Passage to read section start

Like here's me having mad fun playing Burning Wheel and people deciding I didn't like it and whining about it. Here's me saying I liked 4e and would play it again and someone thinking I said I didn't like it and wouldn't play it.
This phenomenon will, no doubt, take place now.
However, for the sizable not-stupid contingent in the audience I will sum up where we are now on Dungeon World, as of the end of character generation:
-There's stuff which is totally appalling but, practically-speaking, optional.
42 comments:
I think the key problem with "choose name/appearance" is that the game must provide really awesome items to choose from; not "bald w/kind eyes". And this also goes for all other things that a game makes you choose. The game says "hey, my imagination is better than yours so don't even bother using your own cause you'll only end up making an ass out of yourself" And that fine, but it'd better prove it.

Passage to read section end

» Work request:
In the post about Dungeon World, what does the commenter say a game must provide when it makes players choose a name and appearance?

Information supplied section start

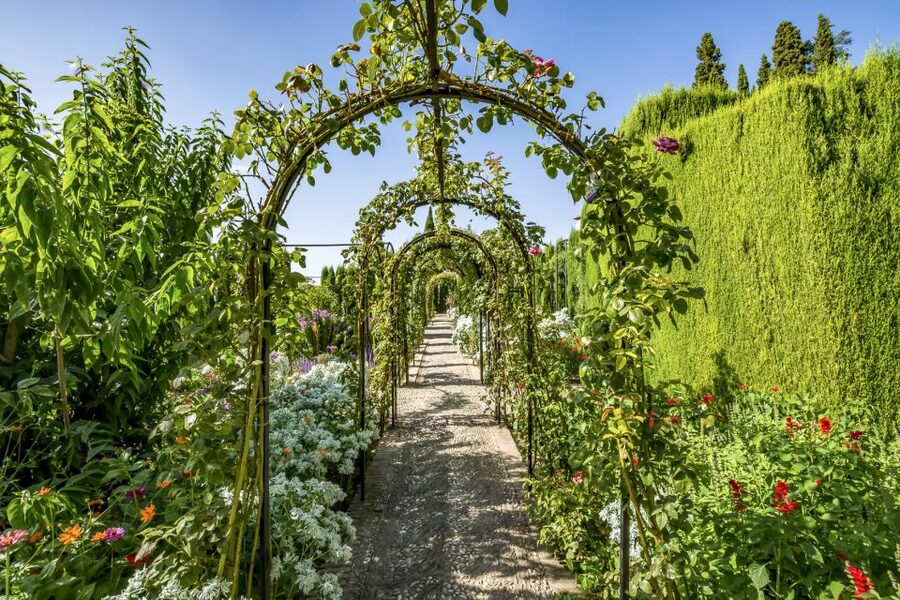 Granada: Alhambra, Nasrid, and Generalife Private Tour - Practical details that can make the visit better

Information supplied section end

» Exercise answer:
Really awesome items to choose from.